## TASK TO COMPLETE
An exact transcription of all the records below is required, without any images.

Data excerpts
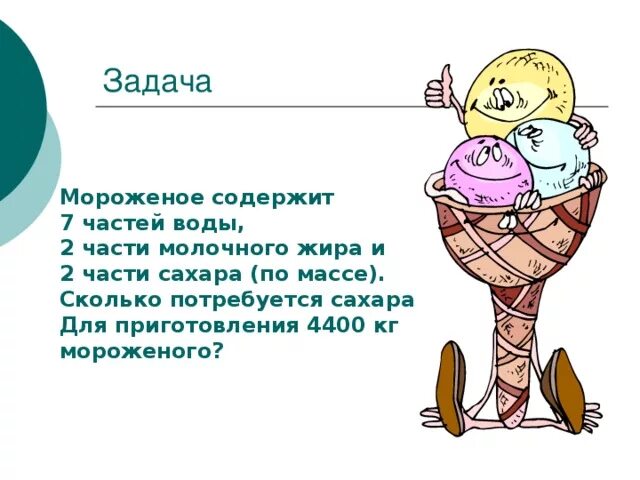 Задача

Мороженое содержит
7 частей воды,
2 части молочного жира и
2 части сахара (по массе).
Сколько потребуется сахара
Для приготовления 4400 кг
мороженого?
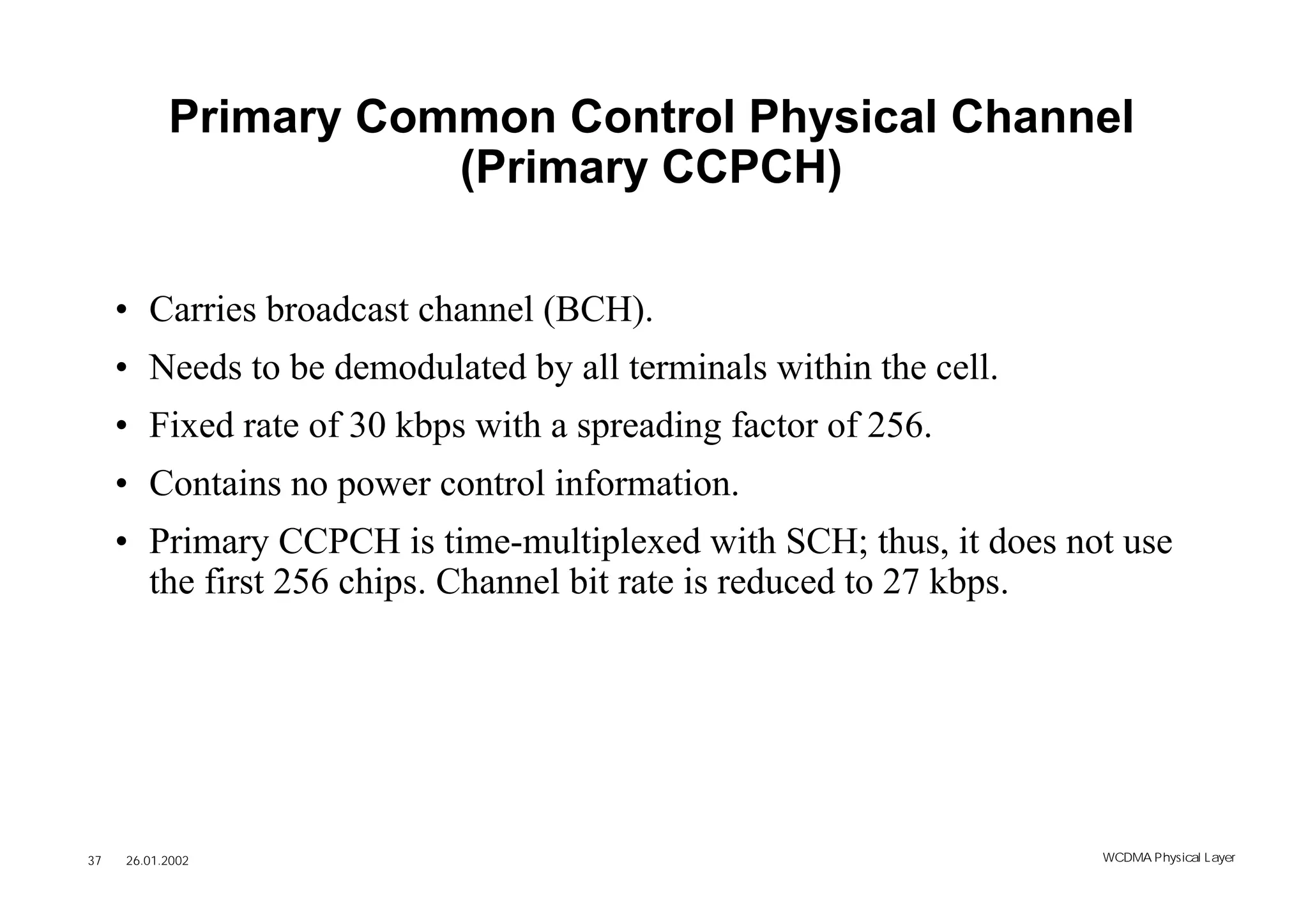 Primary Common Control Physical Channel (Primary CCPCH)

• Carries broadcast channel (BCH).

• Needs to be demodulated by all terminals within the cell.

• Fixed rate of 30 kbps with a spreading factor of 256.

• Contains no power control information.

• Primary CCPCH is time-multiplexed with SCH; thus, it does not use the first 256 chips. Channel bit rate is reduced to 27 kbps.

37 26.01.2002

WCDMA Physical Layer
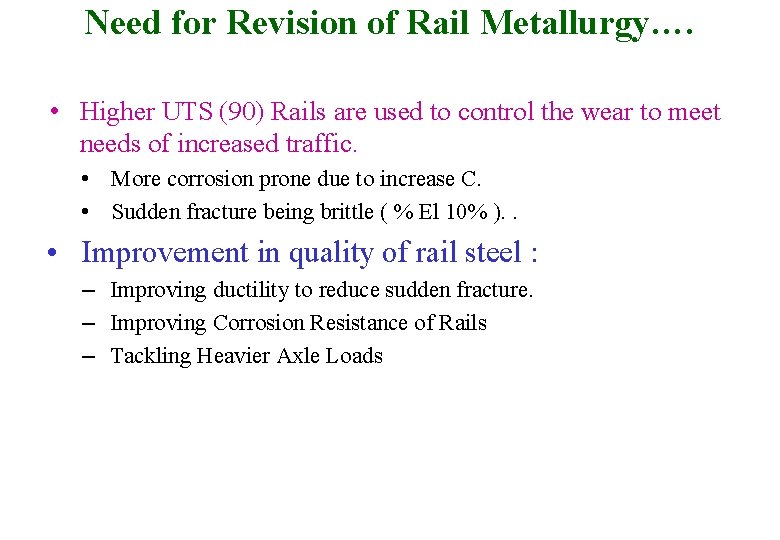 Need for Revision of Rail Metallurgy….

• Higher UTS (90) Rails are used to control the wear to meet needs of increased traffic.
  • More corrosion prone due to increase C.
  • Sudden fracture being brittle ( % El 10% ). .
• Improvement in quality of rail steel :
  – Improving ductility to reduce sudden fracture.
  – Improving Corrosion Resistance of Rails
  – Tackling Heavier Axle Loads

## OUTPUT BELOW
 Задача

Мороженое содержит
7 частей воды,
2 части молочного жира и
2 части сахара (по массе).
Сколько потребуется сахара
Для приготовления 4400 кг
мороженого?
 Primary Common Control Physical Channel (Primary CCPCH)

• Carries broadcast channel (BCH).

• Needs to be demodulated by all terminals within the cell.

• Fixed rate of 30 kbps with a spreading factor of 256.

• Contains no power control information.

• Primary CCPCH is time-multiplexed with SCH; thus, it does not use the first 256 chips. Channel bit rate is reduced to 27 kbps.

37 26.01.2002

WCDMA Physical Layer
 Need for Revision of Rail Metallurgy….

• Higher UTS (90) Rails are used to control the wear to meet needs of increased traffic.
  • More corrosion prone due to increase C.
  • Sudden fracture being brittle ( % El 10% ). .
• Improvement in quality of rail steel :
  – Improving ductility to reduce sudden fracture.
  – Improving Corrosion Resistance of Rails
  – Tackling Heavier Axle Loads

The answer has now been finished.